So now let’s consider the first of the three points I raised in Part I of this series—namely that when anticapitalists conflate dialectical materialism1 with reductive materialism, they inherently feed into anti-indigenous western supremacism and technocratic fetishization of something mistakenly called “science.”
Reductive materialism is the belief that everything comes down to “stuff,” that the cosmos is comprised entirely of empirically observable matter interacting within the bounds of (at least theoretically) knowable natural laws. Some would also term this belief “reductive scientism.”
It is, of course, impossible to prove this assertion scientifically.
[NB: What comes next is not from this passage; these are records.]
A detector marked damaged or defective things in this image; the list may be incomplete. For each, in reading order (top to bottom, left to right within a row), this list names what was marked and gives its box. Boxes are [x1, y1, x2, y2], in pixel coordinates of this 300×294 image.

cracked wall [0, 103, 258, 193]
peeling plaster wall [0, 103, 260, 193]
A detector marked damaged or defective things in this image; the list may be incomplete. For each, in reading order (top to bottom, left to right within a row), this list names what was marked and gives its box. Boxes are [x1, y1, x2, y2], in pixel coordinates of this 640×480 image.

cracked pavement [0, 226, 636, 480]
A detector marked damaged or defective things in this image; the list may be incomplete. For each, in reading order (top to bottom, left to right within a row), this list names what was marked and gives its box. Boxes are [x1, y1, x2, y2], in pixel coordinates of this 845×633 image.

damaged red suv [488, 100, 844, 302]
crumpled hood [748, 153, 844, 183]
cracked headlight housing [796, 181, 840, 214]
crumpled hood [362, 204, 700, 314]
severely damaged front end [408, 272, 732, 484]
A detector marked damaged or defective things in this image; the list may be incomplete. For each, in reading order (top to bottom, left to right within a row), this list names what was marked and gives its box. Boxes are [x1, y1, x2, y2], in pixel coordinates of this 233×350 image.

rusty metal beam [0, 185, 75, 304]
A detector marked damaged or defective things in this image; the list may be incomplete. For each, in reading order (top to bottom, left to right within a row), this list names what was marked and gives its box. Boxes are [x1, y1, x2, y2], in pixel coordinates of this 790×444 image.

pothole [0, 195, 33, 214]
In perhaps the ultimate manifestation of Gödelian incompleteness, reductively scientistic materialism relies on axioms that reductively scientistic materialism cannot itself prove. Materialists simply assume that the cosmos consists entirely of matter because that happens to be what suits the materialist agenda.
More to the point, reductive materialism does not have a viable model for consciousness. There are certainly reductively materialistic theories of consciousness that claim viability—but these ultimately fail to account for the subjectivity of the conscious self (or what we call “qualia”).
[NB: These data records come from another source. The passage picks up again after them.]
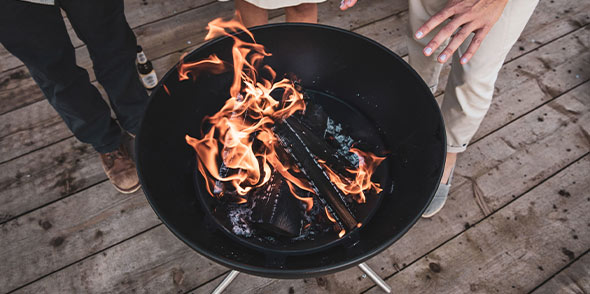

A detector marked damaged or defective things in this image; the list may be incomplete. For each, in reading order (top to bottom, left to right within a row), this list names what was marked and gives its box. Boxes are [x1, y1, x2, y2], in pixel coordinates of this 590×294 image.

burnt wood piece [250, 172, 306, 237]
burnt wood piece [276, 118, 358, 231]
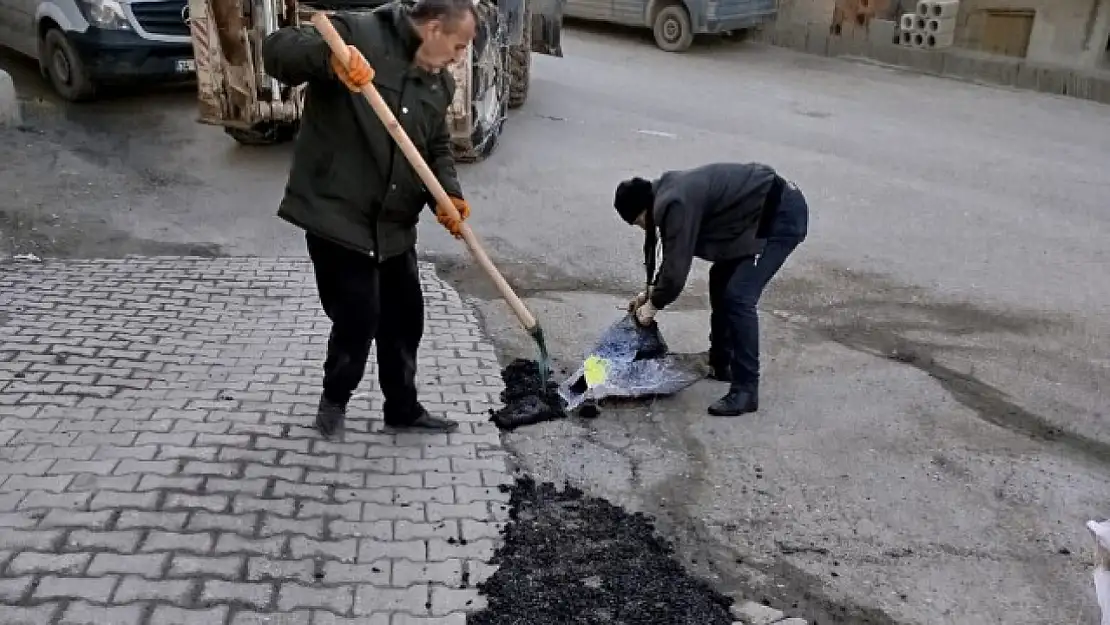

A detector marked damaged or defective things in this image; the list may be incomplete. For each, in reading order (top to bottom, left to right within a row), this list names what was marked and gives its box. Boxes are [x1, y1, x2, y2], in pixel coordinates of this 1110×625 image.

asphalt patch [490, 358, 568, 432]
pothole repair [466, 476, 740, 620]
asphalt patch [470, 476, 740, 620]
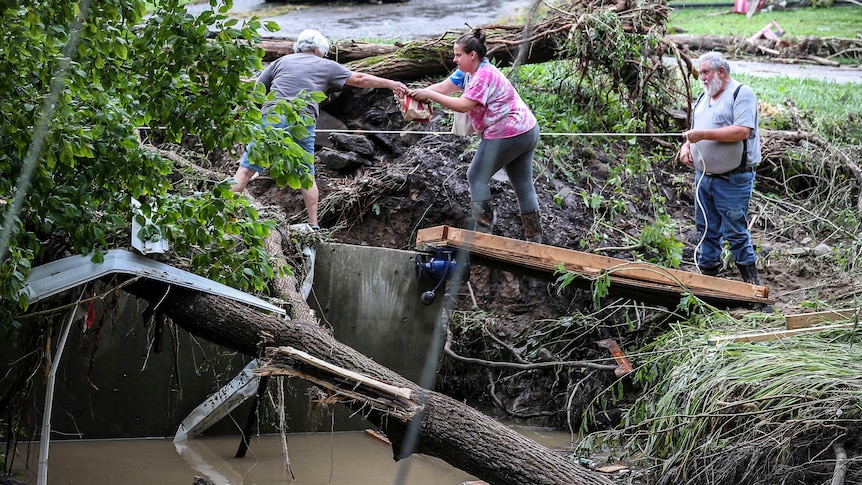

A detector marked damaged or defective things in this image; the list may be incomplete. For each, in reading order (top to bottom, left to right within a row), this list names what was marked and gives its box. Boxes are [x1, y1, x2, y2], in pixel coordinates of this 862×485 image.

broken wooden plank [416, 225, 772, 304]
broken wooden plank [788, 310, 860, 328]
broken wooden plank [708, 322, 856, 344]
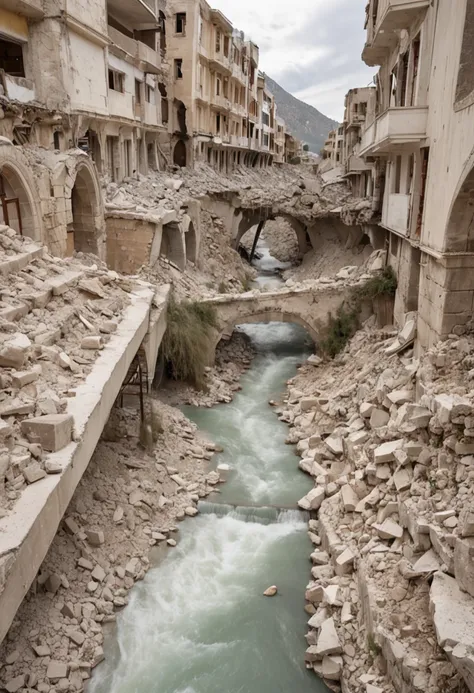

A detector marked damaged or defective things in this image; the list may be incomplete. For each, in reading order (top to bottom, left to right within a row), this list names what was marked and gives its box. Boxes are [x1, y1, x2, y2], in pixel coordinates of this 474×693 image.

damaged balcony [106, 0, 156, 28]
damaged balcony [108, 26, 160, 74]
damaged balcony [362, 0, 430, 65]
damaged balcony [360, 106, 430, 156]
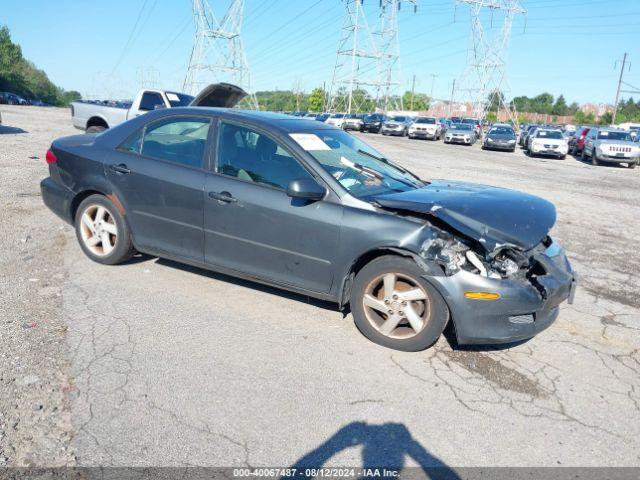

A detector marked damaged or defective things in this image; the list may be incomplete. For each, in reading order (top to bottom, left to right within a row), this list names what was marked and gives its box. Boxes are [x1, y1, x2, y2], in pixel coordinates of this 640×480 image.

damaged hood [189, 83, 246, 108]
damaged gray sedan [42, 84, 576, 350]
damaged hood [372, 181, 556, 251]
That is, the reductive materialist can trace the entire material pathway from light striking an object, through that object reflecting light of a certain wavelength, through that wavelength of light striking the sensory apparatus of your eye, to that sensory stimulus in turn stimulating bioelectrical signal in your nervous system and brain. But it cannot account for your subjective experience of color.
Nor can reductive materialism account for your awareness that you are subjectively experiencing color—or for all the mental activity that you might choose to engage in based on that experience: deciding to buy the peaches because they look so ripe and delicious, telling a friend to absolutely not paint their living room that color, writing a poem about the bright blue sky over Gettysburg.
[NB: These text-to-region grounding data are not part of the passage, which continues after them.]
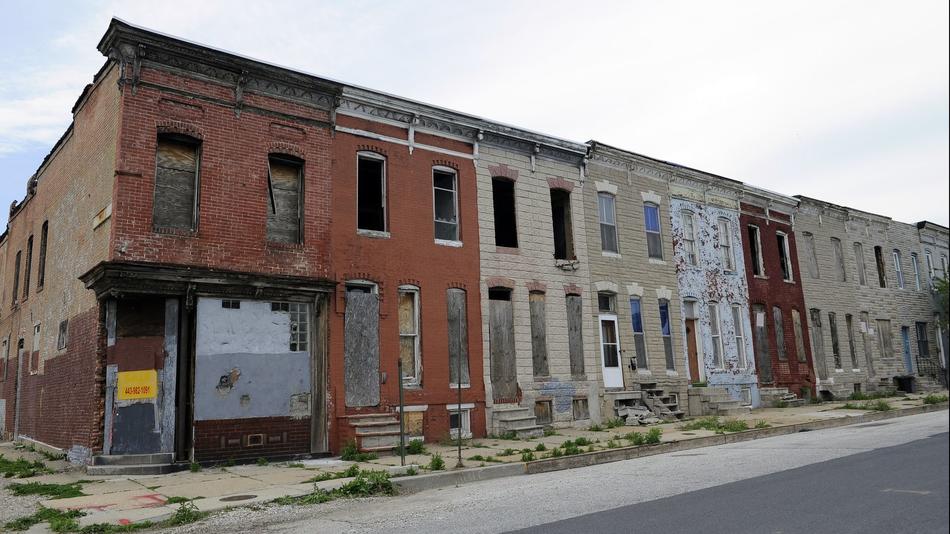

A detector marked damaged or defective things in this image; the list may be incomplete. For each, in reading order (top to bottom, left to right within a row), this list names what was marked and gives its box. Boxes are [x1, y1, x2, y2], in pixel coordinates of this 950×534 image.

broken window [153, 135, 200, 231]
broken window [266, 155, 304, 245]
broken window [356, 153, 386, 232]
broken window [434, 169, 460, 242]
broken window [494, 178, 516, 249]
broken window [548, 191, 576, 262]
broken window [600, 194, 620, 254]
broken window [644, 203, 664, 260]
broken window [684, 211, 700, 266]
broken window [720, 218, 736, 272]
broken window [752, 225, 768, 276]
broken window [780, 232, 796, 282]
broken window [832, 240, 848, 284]
broken window [856, 243, 872, 286]
broken window [872, 247, 888, 288]
broken window [892, 252, 908, 292]
broken window [398, 286, 420, 388]
broken window [450, 292, 472, 388]
broken window [528, 294, 552, 382]
broken window [564, 294, 588, 376]
broken window [628, 300, 652, 370]
broken window [660, 300, 676, 370]
broken window [772, 308, 788, 362]
broken window [792, 310, 808, 364]
broken window [828, 312, 844, 370]
broken window [848, 314, 864, 368]
broken window [876, 318, 892, 360]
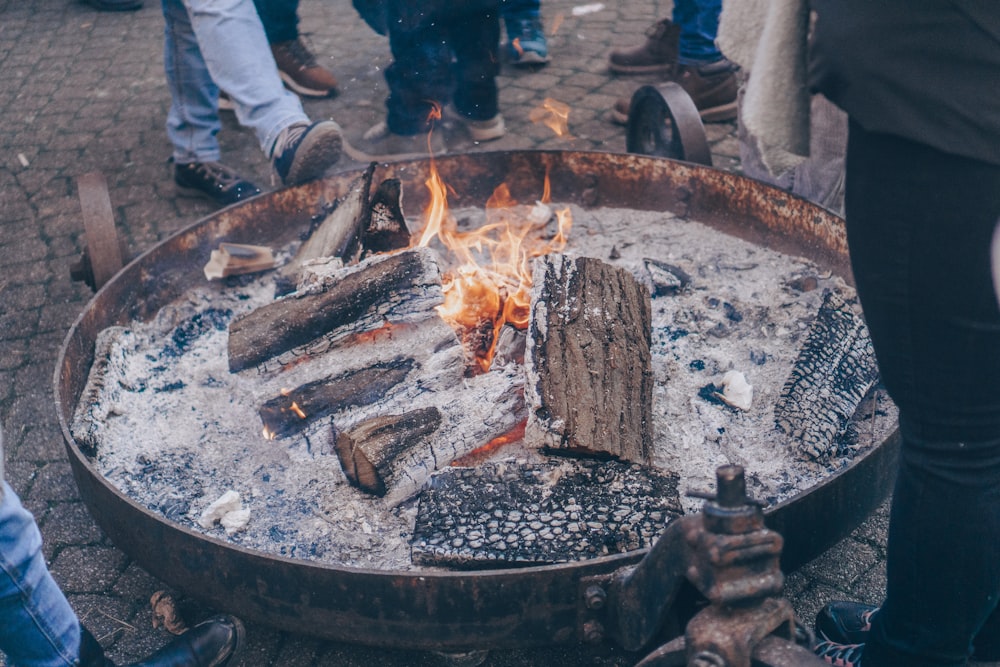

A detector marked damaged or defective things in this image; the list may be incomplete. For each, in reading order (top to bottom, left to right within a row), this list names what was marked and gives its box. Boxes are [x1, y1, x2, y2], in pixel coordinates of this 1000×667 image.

It is, in fact, the project of reductive materialism to deny our direct experience of consciousness—or, perhaps more precisely, to second-guess it. But the reductive materialist invariably excludes one set of conscious experiences from this skepticism: that exception being their own conscious conclusions about reductive materialism.
Ideas, according to the materialist, are accidental properties contingent upon the material conditions. All ideas, that is, except their own mechanistic, reductive view of the cosmos.
It would be bad enough if scientistically reductive materialism were simply wrong-headed. But it’s worse than that. For at the same time as materialists valorize their reductive view of the cosmos, they invariably pathologize the worldviews of indigenous peoples—which are anything but reductive.
Mythic narrative, animism, and other aspects of indigenous belief-systems are, by the measure of the reductive materialist, defective. So the Marxists who decry religion as the Opium des Volkes paint themselves, inadvertently or not, into a corner when it comes to the Navajo, the Yanomami, and the Yoruba.
Can a mountain not be sacred? Is a totem without use? Is there no explanatory power in positing a deity of the crossroads? Not according to the reductive materialist. whatever use such things might appear to have, it is only because even a stopped clock is right twice a day.
And, here again, the materialist insists on self-exclusion. All faith is pathology, except the materialist‘s faith in their own intellectual aptitude.
There is, by the way, absolutely no reason to insist that to be an effective anticapitalist one must utterly disavow the immaterial. I am actually putting forth here a strong argument to the contrary: that reductive materialism is an artifact of white western culture—and therefore counterproductive to the epochal project of anticapitalism and the unmaking of white western hegemony.
But before we get there, let’s be clear. Scientific knowledge—while profoundly utile and transformative—represents an infinitesimal fraction of human knowledge. I know how I felt waking up this morning. I know how to jam over the changes to Green Dolphin Street. I know what my father told me before he died. None of this is scientific knowledge. But it is knowledge nonetheless.
And it is this fullness of subjectively experienced knowledge that ultimately leads people to both the conviction that capitalism must be displaced and, even more critically, to the collective revolutionary action that will bring about that displacement.
A term, it should be noted, that Marx himself never used.